◆ Page text

====

This was the fifties and sixties, a rough place to be born and raised, but I hadn’t been born in Chicago, so I fought it the entire time growing up. I was born in Corinth, MS and some of my siblings in Tuskegee, AL. Mom from Alabama, Dad from Mississippi. so I learned how to spell these magical faraway places with their strange-sounding names, and I dreamed of escape from Chicago, and a couple of times I tried, once with plans to escape with a friend to his hometown of Hazard, KY. Finally, I got on a train and did escape midway through my high school years, winding up in hardscrabble, tiny Screven, Georgia. I climbed into life with my cousins, my wonderful Aunt Sadie and equally wonderful Uncle John and a lifestyle totally remote. Still, their home was a haven, a place to heal for as long as I wanted. It was a new beginning and in their home, listening daily to my cousin Dennis’ drawl and Deep South accent, I decided to create my first novel using his voice and basing the character on Dennis Hodges. It became Daniel Webster Jackson & The Wrongway Railroad, a mix of homage to my spiritual mentor and hero, Mark Twain, and an historical novel about the Underground Railroad.

====

◆ Scene question records

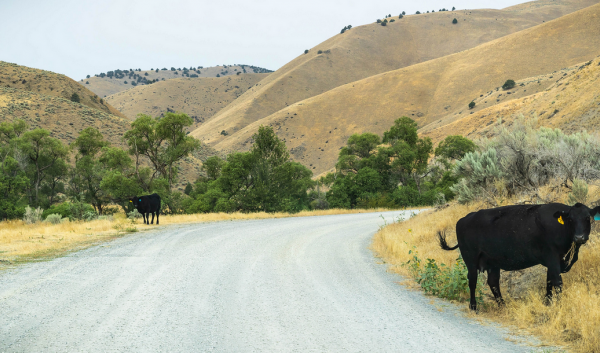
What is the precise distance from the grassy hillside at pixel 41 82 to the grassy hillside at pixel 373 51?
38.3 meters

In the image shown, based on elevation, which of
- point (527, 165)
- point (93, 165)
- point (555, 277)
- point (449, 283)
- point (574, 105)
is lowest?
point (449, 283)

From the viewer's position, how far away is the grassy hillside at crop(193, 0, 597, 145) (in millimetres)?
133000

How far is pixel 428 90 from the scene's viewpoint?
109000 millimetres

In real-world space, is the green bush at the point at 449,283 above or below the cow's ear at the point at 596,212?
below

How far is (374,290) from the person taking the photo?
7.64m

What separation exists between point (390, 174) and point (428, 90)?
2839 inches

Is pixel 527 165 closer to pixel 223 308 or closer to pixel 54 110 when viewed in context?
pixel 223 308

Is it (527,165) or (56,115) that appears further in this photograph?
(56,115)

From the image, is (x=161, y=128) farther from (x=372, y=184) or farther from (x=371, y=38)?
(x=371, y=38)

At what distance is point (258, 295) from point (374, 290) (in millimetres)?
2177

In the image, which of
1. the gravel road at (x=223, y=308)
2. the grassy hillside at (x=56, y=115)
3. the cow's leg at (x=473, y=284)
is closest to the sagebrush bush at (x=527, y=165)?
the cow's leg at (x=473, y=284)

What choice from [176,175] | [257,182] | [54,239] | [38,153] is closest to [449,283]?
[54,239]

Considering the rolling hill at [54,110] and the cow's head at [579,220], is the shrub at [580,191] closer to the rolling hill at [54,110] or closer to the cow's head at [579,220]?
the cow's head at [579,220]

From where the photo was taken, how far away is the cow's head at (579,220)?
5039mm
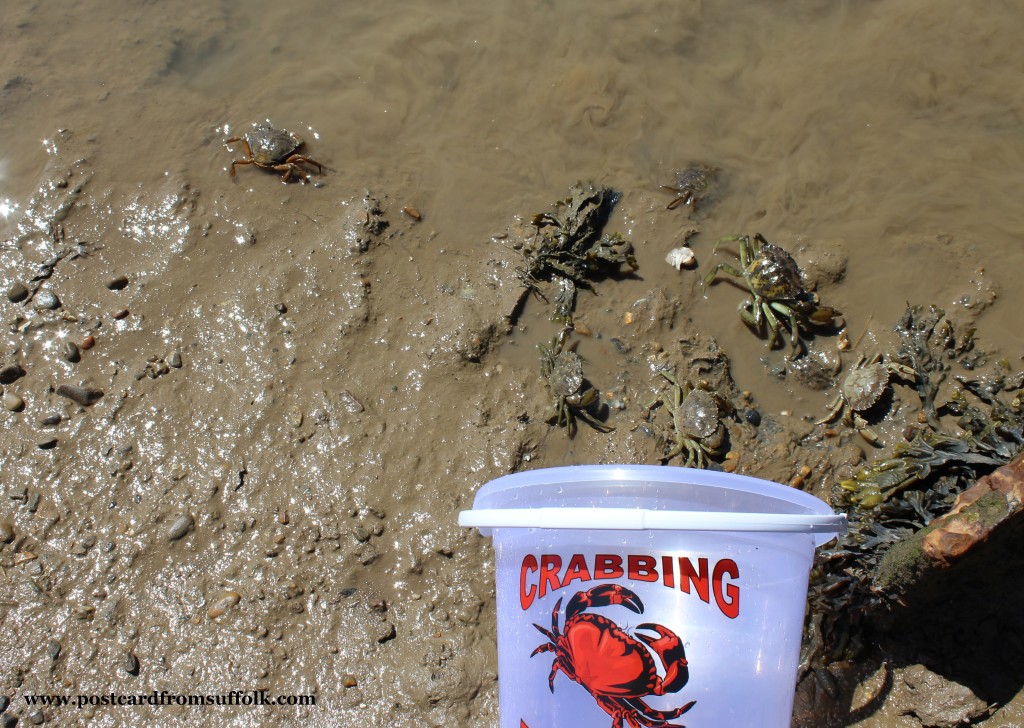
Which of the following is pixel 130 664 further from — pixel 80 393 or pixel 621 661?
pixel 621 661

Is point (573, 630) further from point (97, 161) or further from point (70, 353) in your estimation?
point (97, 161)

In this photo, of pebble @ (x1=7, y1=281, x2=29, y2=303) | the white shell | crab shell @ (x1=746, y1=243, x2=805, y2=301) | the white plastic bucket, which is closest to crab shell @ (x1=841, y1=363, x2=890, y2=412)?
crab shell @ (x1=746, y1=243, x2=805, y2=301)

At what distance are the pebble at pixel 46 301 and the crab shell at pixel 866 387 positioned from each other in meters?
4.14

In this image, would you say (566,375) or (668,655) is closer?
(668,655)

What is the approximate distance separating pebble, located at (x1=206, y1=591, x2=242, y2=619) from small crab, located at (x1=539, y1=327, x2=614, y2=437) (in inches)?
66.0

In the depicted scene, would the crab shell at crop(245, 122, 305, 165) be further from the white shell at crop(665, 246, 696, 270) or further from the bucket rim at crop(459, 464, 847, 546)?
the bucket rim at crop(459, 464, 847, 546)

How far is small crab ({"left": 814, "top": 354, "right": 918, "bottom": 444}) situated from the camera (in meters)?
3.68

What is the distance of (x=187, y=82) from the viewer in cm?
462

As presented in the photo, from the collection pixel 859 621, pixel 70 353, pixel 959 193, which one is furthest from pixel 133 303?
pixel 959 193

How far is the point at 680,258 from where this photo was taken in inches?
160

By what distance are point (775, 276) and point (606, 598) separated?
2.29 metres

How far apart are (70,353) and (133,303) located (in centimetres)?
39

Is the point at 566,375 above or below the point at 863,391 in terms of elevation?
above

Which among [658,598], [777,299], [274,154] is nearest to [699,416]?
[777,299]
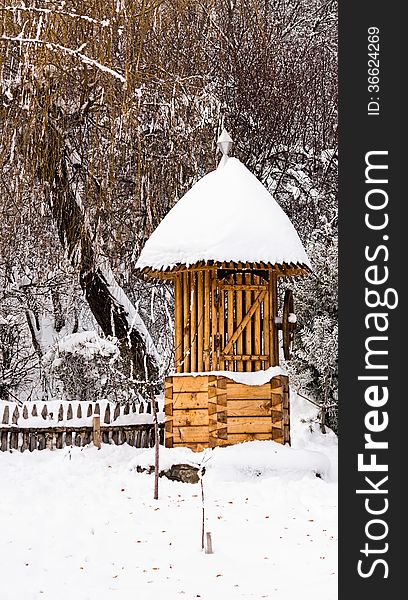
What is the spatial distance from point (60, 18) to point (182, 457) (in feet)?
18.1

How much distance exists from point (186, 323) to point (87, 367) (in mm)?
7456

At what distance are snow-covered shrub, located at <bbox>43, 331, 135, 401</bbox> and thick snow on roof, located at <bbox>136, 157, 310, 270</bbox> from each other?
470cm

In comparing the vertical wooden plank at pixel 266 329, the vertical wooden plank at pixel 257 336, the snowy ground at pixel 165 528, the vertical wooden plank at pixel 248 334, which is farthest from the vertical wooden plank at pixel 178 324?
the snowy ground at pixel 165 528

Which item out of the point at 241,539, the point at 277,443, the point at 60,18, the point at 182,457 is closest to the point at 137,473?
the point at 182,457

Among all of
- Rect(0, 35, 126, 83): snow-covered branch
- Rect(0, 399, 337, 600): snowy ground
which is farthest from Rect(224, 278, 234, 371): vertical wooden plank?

====

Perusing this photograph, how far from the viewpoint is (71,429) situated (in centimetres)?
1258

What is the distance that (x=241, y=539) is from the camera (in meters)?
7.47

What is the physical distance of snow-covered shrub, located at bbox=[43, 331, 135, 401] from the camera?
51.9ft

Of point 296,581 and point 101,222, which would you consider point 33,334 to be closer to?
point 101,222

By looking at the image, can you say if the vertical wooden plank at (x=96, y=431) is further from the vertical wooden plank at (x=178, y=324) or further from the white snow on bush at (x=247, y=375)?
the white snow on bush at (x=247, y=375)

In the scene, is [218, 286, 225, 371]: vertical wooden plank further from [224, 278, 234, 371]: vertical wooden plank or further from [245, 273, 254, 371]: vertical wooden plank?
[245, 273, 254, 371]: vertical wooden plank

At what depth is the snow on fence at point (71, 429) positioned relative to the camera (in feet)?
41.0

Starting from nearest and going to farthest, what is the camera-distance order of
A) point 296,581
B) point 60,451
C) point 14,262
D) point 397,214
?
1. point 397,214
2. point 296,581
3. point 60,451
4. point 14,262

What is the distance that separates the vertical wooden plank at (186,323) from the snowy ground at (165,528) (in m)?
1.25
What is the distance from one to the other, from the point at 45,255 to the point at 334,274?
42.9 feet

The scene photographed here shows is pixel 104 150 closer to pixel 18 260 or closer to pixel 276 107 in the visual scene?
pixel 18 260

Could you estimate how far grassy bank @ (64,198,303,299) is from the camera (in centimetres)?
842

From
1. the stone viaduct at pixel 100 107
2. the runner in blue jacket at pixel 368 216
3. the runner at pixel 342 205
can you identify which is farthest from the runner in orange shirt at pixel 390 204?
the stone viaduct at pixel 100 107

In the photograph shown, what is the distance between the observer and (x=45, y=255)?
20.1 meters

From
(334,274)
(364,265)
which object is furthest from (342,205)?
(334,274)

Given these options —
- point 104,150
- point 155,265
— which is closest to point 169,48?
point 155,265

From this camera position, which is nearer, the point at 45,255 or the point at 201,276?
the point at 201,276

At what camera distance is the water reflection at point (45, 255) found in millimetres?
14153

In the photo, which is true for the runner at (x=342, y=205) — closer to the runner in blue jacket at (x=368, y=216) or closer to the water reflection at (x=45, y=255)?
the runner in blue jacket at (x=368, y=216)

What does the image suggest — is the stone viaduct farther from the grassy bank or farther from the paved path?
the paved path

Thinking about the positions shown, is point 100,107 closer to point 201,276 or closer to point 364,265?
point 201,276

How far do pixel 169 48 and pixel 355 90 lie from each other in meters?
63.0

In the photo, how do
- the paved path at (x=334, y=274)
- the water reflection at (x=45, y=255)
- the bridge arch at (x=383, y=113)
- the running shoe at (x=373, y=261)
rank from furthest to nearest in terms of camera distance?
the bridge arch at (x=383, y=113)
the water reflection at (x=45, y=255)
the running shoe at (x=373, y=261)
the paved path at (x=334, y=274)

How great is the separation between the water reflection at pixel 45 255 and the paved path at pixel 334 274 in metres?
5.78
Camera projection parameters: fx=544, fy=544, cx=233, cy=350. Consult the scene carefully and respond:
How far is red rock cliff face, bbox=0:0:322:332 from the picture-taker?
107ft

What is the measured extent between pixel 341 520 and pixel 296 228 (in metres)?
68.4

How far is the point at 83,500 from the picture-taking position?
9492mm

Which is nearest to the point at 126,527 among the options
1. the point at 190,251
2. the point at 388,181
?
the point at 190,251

====

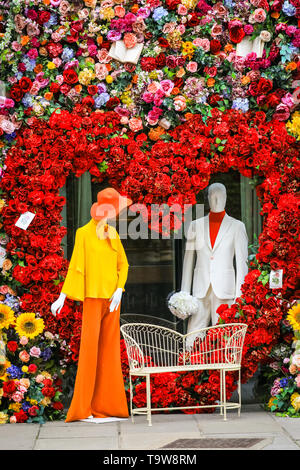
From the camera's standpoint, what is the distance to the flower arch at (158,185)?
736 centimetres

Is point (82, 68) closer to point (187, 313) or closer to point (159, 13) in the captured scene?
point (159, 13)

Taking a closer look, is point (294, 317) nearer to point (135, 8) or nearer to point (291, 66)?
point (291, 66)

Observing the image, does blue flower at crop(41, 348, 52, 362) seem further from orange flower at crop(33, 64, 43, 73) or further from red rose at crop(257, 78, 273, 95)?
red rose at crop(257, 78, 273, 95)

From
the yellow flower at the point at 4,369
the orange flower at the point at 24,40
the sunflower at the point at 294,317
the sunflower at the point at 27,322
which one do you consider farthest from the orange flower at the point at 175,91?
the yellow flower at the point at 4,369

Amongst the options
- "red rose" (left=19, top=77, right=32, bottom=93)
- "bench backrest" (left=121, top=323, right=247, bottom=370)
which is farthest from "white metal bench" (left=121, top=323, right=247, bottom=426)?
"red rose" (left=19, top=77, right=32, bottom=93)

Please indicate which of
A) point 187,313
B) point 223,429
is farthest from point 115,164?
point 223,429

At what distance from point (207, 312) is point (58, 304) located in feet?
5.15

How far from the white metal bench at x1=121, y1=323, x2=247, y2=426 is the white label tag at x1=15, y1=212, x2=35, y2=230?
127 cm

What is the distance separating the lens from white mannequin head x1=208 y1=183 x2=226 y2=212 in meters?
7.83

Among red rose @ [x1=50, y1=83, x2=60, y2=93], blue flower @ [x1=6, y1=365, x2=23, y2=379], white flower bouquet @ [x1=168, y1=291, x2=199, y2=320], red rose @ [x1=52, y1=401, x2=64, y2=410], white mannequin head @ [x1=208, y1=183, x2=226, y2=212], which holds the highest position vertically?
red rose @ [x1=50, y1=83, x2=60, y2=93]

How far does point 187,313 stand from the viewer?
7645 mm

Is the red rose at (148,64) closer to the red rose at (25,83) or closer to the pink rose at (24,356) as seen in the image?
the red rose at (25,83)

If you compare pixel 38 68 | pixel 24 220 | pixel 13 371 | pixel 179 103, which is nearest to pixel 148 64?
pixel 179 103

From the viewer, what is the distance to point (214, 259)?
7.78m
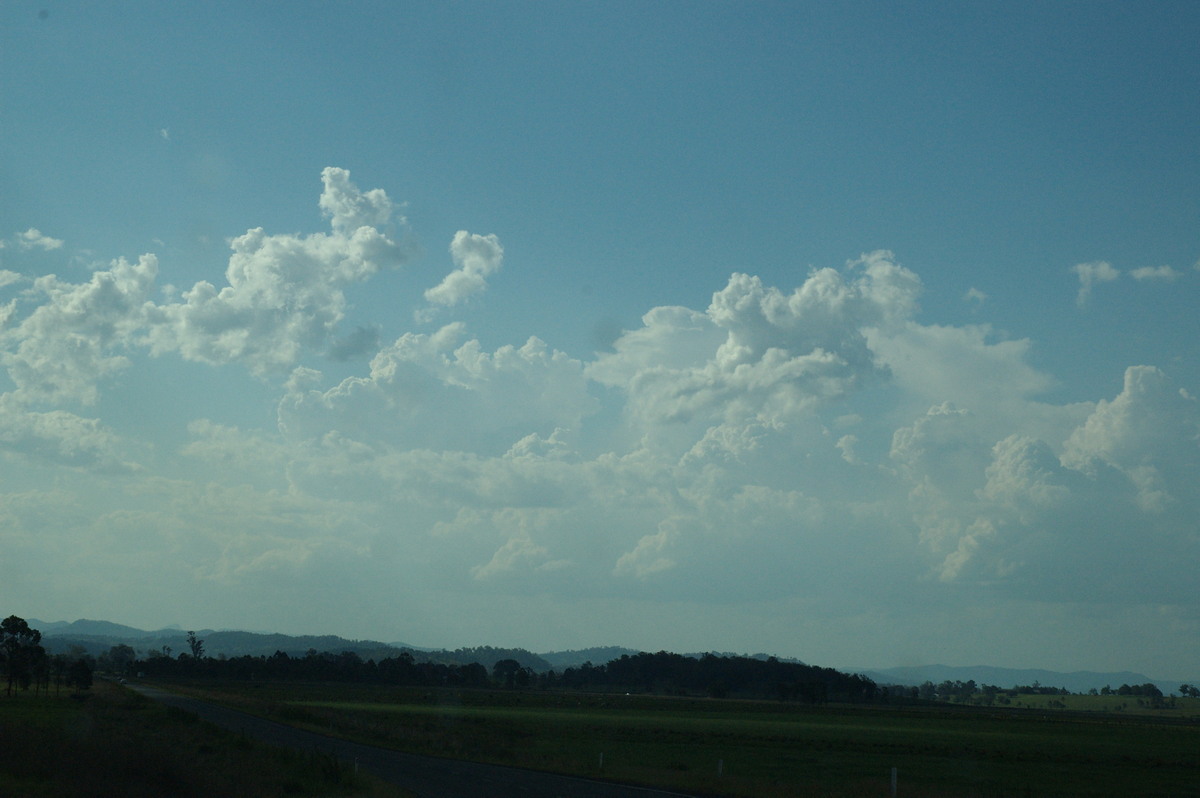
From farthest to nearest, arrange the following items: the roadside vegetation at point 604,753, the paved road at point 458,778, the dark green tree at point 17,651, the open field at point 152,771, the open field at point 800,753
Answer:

====

Using the memoir passage about growing up in Chicago, decide whether each statement below agrees with it, answering yes or no and quoting the words that settle it. 1. The narrator was born in Chicago. 2. The narrator's mother came from Alabama. 3. The narrator based the main character of the first novel on Dennis Hodges.

1. No: "I hadn’t been born in Chicago"
2. Yes: "Mom from Alabama"
3. Yes: "basing the character on Dennis Hodges"